Work required: Transcribe word for word the part of the modality components text below that starts at the words "Modality components interact" and ends after the words "XHTML and VoiceXML.".

Text segment:
%%

Modality components interact directly with the user when performing tasks such as querying, navigating, and updating the application. Modality components therefore render the XML languages that represent the user interface, such as XHTML and VoiceXML.

XHTML
XHTML represents a visual modality, or GUI. The latest version, XHTML 2.0, was published by the XHTML 2 Working Group as a working draft in July 2006. XHTML comes in several other flavors, including XHTML Basic 1.1 and the XHTML Mobile Profile, both of which are intended for small devices.
SVG
Scalable Vector Graphics 1.1 became a W3C recommendation in January 2003. SVG is an XML language for authoring scalable 2D vector graphics that are rendered as images (such as maps) by an SVG visual modality component. Like XHTML, SVG has a DOM.
Timed Text
The Timed Text Authoring Format 1.0 -- Distribution Format Exchange Profile (DFXP) became a candidate recommendation in November 2006. Timed Text represents a visual modality that combines timed presentation of text with audio and/or video for captioning or subtitling. It is owned by the Timed Text Working Group.
VoiceXML
VoiceXML represents a speech modality. Besides language elements for handling flow control and executable content, it combines two XML languages, Speech Recognition Grammar Specification (SRGS) 1.0 and Speech Synthesis Markup Language (SSML) 1.0, for authoring speech input recognition and speech synthesis output, respectively. VoiceXML adds a third language, Semantic Interpretation for Speech Recognition (SISR) 1.0, for authoring an interpretation of a recognized speech input. One possible output of SISR is an EMMA document (see below).

%%

Supplied information:

%%

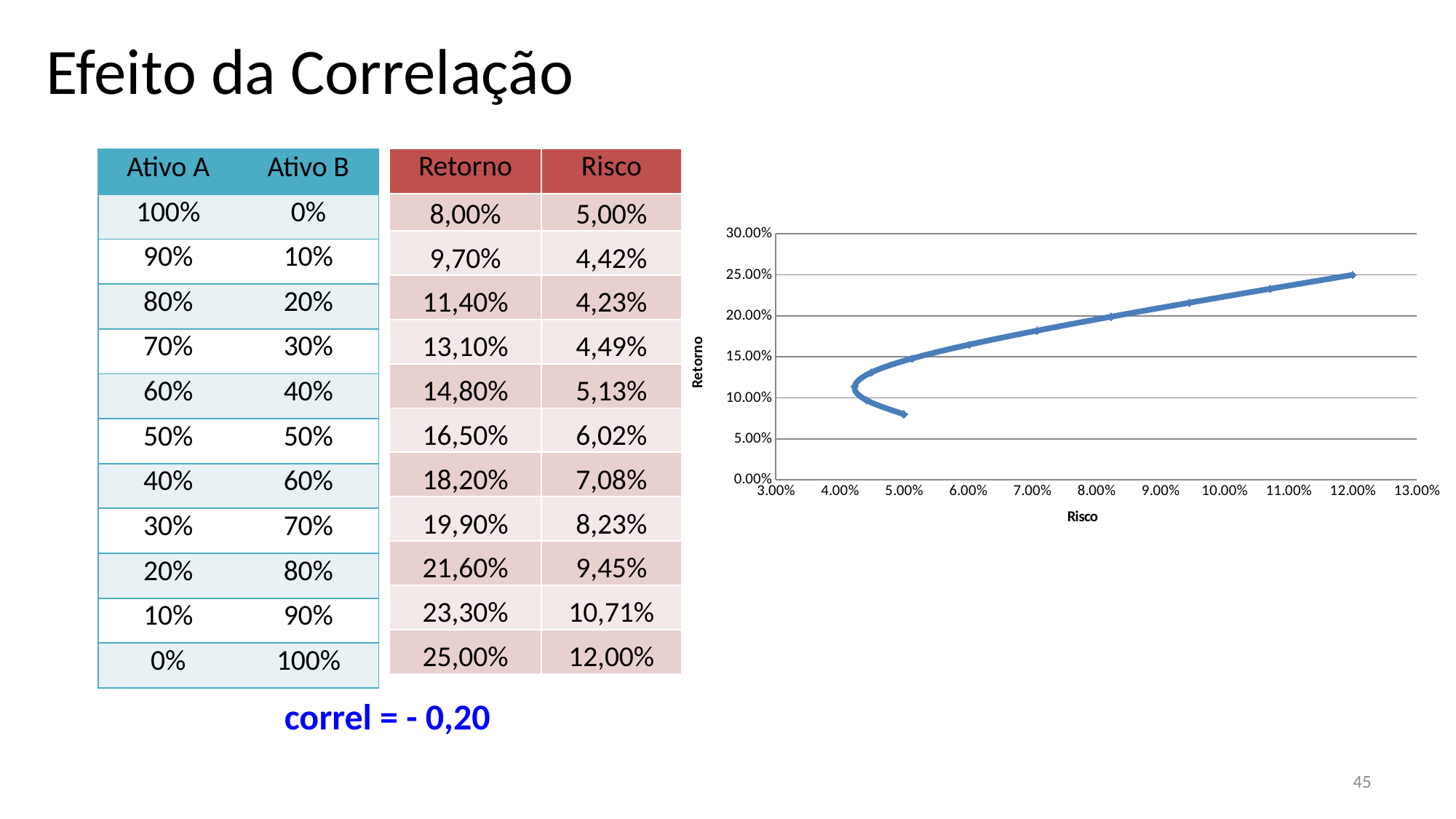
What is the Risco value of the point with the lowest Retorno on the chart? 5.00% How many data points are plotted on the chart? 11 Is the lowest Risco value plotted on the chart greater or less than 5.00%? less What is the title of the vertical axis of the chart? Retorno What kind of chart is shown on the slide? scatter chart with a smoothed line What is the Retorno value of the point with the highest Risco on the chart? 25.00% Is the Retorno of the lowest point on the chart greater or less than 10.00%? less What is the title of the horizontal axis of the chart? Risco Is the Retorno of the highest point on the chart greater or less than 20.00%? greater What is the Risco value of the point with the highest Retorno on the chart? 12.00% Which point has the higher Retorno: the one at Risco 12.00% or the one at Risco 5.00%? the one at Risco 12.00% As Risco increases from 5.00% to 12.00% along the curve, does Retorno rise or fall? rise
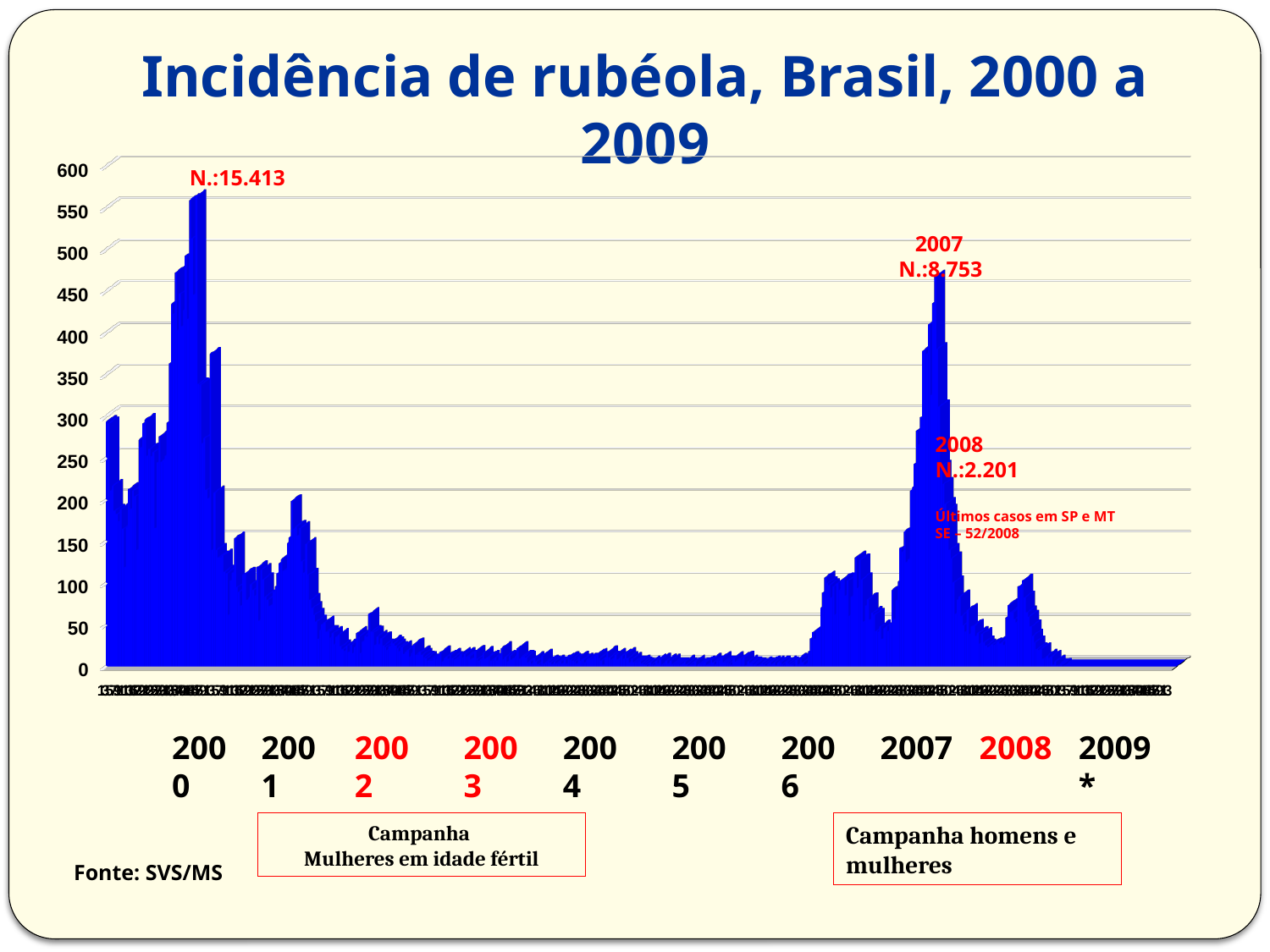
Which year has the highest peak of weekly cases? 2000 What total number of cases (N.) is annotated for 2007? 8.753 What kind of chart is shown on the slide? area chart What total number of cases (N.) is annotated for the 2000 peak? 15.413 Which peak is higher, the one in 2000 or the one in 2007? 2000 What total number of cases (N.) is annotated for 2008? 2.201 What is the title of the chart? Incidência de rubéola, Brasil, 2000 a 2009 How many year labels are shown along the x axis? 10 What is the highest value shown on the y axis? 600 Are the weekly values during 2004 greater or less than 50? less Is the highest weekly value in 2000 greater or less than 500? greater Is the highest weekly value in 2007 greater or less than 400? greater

%%

Answer to this problem:
Modality components interact directly with the user when performing tasks such as querying, navigating, and updating the application. Modality components therefore render the XML languages that represent the user interface, such as XHTML and VoiceXML.